Dems’ outrage is finally resulting in legislative action, or at least, proposals for action to rein in Trump’s crypto excesses.
On May 6, Sen. Richard Blumenthal (D-CT) announced that the Permanent Subcommittee on Investigations—on which Blumenthal is ranking member—was opening a preliminary inquiry into $TRUMP, WLF and other Trump-associated business ventures.
The inquiry is based on reporting that Trump may be enabling the violation of government ethics requirements, facilitating financial transactions with foreign nationals under federal prosecution, taking investments from foreign governments and potentially violating federal laws.
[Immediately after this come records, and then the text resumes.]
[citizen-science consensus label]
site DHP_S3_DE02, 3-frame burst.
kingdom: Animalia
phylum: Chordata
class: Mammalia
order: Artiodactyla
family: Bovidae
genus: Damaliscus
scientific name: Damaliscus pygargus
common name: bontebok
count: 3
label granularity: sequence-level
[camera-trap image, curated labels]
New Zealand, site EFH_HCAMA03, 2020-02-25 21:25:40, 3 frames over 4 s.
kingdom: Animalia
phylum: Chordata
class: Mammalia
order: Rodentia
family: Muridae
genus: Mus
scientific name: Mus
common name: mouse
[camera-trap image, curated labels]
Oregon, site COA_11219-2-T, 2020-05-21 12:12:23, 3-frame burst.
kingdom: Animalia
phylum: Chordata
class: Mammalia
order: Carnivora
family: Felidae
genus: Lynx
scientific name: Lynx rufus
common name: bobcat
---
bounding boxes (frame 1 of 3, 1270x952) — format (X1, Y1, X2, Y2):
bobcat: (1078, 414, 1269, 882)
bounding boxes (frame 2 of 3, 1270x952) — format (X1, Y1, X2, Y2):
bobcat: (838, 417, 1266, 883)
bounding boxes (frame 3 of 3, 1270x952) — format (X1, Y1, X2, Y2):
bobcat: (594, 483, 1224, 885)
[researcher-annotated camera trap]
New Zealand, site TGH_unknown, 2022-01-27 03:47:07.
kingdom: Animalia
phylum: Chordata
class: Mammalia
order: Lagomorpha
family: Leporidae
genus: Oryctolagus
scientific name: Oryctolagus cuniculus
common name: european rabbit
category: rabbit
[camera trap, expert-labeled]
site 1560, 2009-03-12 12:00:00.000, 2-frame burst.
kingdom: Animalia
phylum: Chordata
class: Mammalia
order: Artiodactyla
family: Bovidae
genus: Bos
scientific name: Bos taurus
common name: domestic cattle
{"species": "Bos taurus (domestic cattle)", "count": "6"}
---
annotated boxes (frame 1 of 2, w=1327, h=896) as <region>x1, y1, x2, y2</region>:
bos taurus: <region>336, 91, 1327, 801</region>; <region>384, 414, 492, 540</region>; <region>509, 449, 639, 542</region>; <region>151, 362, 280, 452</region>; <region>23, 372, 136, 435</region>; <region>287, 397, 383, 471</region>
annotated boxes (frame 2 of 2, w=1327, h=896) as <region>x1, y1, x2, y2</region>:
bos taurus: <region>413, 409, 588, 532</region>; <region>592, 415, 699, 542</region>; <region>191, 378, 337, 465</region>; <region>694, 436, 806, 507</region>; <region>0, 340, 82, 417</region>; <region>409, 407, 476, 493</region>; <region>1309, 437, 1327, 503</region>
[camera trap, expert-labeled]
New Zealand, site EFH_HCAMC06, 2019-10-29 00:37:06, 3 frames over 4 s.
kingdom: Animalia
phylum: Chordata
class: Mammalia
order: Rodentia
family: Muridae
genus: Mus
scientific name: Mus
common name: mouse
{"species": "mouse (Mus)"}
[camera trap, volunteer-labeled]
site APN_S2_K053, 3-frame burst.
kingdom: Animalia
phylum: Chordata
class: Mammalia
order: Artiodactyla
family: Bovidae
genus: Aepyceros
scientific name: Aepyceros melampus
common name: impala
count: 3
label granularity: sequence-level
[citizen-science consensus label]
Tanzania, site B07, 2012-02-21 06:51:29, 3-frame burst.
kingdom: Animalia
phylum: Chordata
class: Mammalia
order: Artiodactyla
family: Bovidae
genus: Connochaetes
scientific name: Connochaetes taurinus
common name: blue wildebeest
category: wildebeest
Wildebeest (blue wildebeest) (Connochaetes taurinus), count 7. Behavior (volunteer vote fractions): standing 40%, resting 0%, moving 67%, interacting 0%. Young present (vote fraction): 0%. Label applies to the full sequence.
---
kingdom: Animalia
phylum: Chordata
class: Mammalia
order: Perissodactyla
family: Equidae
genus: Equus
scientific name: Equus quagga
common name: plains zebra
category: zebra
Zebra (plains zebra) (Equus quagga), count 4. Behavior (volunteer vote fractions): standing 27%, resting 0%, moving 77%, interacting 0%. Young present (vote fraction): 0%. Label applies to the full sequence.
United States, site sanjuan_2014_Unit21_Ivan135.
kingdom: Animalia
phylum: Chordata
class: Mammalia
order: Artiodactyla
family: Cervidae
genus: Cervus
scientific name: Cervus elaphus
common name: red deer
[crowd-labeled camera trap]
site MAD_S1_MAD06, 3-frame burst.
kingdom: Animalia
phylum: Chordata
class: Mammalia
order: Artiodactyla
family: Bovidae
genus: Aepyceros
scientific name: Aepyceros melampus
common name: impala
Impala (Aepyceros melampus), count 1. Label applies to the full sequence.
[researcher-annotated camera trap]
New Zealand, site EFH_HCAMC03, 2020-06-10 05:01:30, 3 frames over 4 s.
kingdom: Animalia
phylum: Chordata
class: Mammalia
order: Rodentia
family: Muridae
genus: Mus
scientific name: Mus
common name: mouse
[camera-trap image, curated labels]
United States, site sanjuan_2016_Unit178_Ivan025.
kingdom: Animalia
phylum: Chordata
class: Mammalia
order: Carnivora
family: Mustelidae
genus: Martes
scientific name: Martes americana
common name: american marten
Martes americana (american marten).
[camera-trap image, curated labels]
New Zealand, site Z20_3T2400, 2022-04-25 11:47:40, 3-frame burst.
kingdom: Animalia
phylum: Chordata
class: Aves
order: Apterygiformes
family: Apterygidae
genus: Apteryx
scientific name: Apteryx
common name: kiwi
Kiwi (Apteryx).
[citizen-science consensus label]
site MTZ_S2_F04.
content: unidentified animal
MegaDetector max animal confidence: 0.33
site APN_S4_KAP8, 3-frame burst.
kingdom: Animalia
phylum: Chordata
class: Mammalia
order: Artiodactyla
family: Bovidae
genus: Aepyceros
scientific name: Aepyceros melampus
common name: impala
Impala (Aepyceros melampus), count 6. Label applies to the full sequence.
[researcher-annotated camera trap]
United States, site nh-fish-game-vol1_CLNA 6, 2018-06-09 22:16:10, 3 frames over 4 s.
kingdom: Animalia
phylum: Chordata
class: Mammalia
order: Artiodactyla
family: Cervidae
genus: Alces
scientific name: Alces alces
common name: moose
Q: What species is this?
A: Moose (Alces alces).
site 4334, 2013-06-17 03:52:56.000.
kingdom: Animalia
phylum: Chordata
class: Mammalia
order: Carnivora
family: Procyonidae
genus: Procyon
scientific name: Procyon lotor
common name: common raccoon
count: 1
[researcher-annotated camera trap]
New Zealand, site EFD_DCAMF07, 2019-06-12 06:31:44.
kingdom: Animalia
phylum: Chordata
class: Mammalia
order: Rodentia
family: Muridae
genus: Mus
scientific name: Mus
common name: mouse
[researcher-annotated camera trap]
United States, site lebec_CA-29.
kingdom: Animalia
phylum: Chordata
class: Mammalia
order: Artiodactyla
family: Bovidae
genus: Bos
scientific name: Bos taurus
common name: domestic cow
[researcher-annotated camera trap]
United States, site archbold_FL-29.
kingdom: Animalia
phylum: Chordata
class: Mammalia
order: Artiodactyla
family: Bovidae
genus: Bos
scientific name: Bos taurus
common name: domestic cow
Blumenthal said “this threat is not hypothetical,” noting Justin Sun’s position atop the $TRUMP wallet leaderboard. The subcommittee has sent letters to both the company behind $TRUMP and WLF, seeking answers to awkward questions and telling them to produce/preserve digital communications and other business records.
The same day, Sen. Chris Murphy (D-CT) introduced the Modern Emoluments and Malfeasance Enforcement (MEME) Act, an 11-page bill that would bar the president and members of Congress from engaging in or benefiting from “prohibited financial transactions.” Said transactions include those involving “a digital asset that can be sold for remuneration, including a cryptocurrency, a meme coin, a token, or a non-fungible token.”
Murphy said $TRUMP was “the single most corrupt act ever committed by a president … this president will do whatever it takes—even selling access to the White House—to make himself richer. This is not normal, and we won’t let him get away with it.”
Also that same day, majority leader Schumer and Sen. Jeff Merkley (D-OR) introduced the End Crypto Corruption Act, a 10-pager that would prohibit the president, vice-president, members of Congress, other members of the executive branch and everyone’s immediate families from enriching themselves via crypto boondoggles.
Merkley said the ability of individuals to cultivate influence with Trump via his crypto ventures represents “a profoundly corrupt scheme. It endangers our national security and erodes public trust in government. Let’s end this corruption immediately.”
Not wanting the House to miss this parade, Rep. Ritchie Torres (D-NY) reportedly plans to introduce the Stop Presidential Profiteering from Digital Assets Act. The full text hasn’t yet surfaced, but its broad strokes appear similar to the Senate efforts.
Does any of this mean anything? Not really. The GOP has majorities in both chambers, and Trump’s disdain for the norms of propriety has reached new heights (or lows, depending on your perspective). But all the public outrage is garnering additional media attention, which could help sway some of the more moderate members of Congress to rethink their willingness to be viewed by history as an accomplice to Trump’s thievery.